El puño de Ricardo se cerró. Apuntó a Alejandro. En un movimiento rápido, Alejandro interceptó el golpe, su mano apretando la muñeca de Ricardo hasta que un jadeo de dolor escapó de sus labios. La violencia se cernía en el aire.
— Eso es suficiente —dijo Mariana. Su voz no era alta, pero contenía un poder que heló la sangre.
Sacó una tableta, deslizó la pantalla y la colocó en el centro de la mesa. El video se reprodujo. El rostro de Ricardo golpeándola. La risa de Teresa. La voz de Ricardo: “Tal vez así aprenda quién manda aquí”.
Las imágenes eran devastadoras. Los inversionistas se apartaron, horrorizados. Las caras de Ricardo y Teresa reflejaron una culpa y un terror indescriptibles. Su castillo de mentiras se derrumbaba en segundos.
La policía, alertada por Valeria, entró en la sala. Las esposas. El fin de su reinado.
***
El despacho de Mariana en la constructora era ahora suyo. Las fotos de su padre en la mesa. Las ventanas mostraban la Gran Vía, vibrante y llena de vida.
Valeria se sentó frente a ella, exhausta pero satisfecha. — Lo logramos, Mariana. Las cuentas congeladas, Ricardo y Teresa bajo custodia. Los inversionistas, atemorizados, retirándose. Tendremos que reconstruir, pero la empresa es tuya. Completamente.

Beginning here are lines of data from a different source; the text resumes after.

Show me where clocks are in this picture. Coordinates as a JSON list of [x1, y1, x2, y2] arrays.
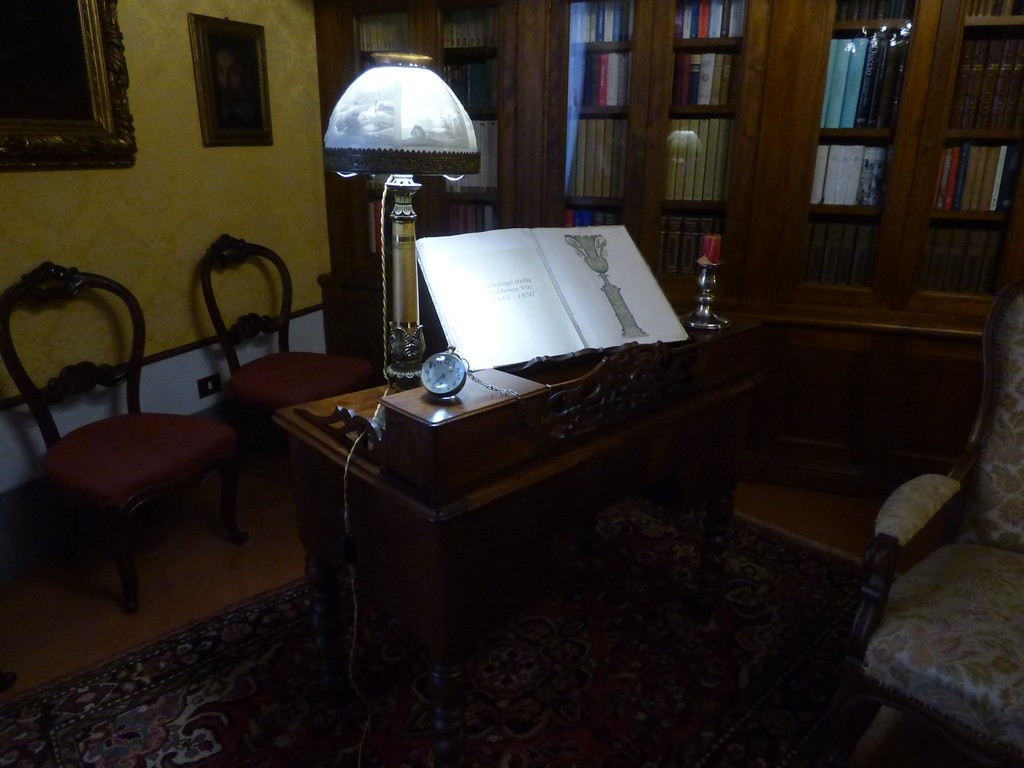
[[420, 347, 521, 405]]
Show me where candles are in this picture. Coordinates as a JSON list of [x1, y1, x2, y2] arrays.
[[702, 234, 721, 261]]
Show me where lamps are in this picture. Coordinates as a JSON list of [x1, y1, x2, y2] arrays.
[[326, 52, 483, 387]]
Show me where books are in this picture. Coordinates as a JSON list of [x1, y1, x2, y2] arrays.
[[442, 5, 497, 236], [806, 0, 918, 286], [368, 200, 392, 254], [359, 11, 407, 72], [921, 0, 1024, 297], [566, 0, 635, 228], [656, 0, 746, 272], [416, 226, 690, 374]]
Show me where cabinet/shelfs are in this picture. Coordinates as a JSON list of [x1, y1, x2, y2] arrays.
[[314, 0, 1024, 491]]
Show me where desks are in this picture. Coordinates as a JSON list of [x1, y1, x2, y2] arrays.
[[273, 363, 769, 767]]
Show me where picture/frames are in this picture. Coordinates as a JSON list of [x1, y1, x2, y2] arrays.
[[0, 0, 138, 171], [188, 12, 274, 148]]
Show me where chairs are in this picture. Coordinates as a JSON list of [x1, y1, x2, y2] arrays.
[[827, 275, 1024, 768], [1, 262, 248, 617], [197, 232, 374, 467]]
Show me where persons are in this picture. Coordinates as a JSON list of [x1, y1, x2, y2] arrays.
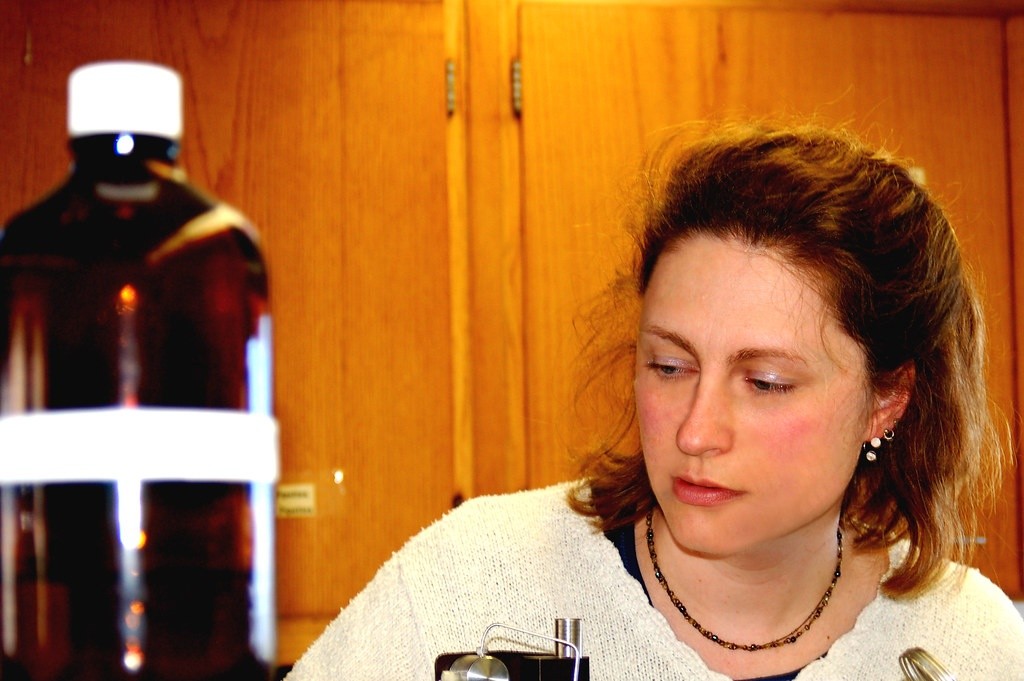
[[280, 126, 1024, 681]]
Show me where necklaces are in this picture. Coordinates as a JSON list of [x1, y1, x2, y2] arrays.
[[644, 501, 844, 652]]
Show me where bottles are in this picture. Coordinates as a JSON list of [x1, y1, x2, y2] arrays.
[[0, 61, 278, 681]]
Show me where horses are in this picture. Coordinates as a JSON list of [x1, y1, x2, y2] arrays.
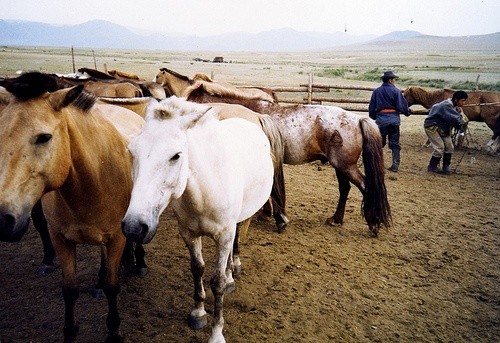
[[0, 67, 395, 342], [403, 86, 500, 146]]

Mariana asintió. La victoria era agridulce. La libertad, pesada.
— Gracias, Valeria. No lo habría conseguido sin ti.
La abogada le sonrió. — Siempre fuiste la más fuerte de las dos.
Más tarde, al atardecer, Alejandro apareció en el umbral. Con una botella de vino y dos copas. Sus ojos grises, más suaves ahora, se encontraron con los de ella.
— Lo hiciste, Mariana. Con una elegancia brutal.
Ella sirvió el vino. El silencio no era incómodo. Era un lienzo en blanco para lo que vendría.
— Teresa insinuó algo sobre por qué te alejaste —dijo Mariana, con la voz apenas audible. La verdad, aunque hiriera, era necesaria.
Alejandro miró la copa en su mano. — Había algo de verdad. No era por tu inestabilidad. Era por la mía. Estaba metido en un negocio… sucio. Muy sucio. No quería que te arrastrara. Pensé que, si me iba, estarías a salvo.
Un nudo en el pecho de Mariana se aflojó. No era un perdón completo. No todavía. Pero era una verdad. Una grieta en el muro que él había levantado.
— Me equivocaba, por supuesto. Un lobo no puede huir de su naturaleza, ni de su manada. Y tú, Mariana… tú nunca necesitaste ser salvada. Solo necesitabas tu libertad.
Ella levantó la copa, sus ojos encontrándose con los de él. Un pequeño gesto. Una promesa silenciosa.
Por primera vez en mucho tiempo, el futuro no le pareció una amenaza. Sino un lienzo en blanco que ella, y solo ella, pintaría a su antojo. Había dejado que le robaran una cosa más. Y a cambio, había recuperado todo lo que era suyo.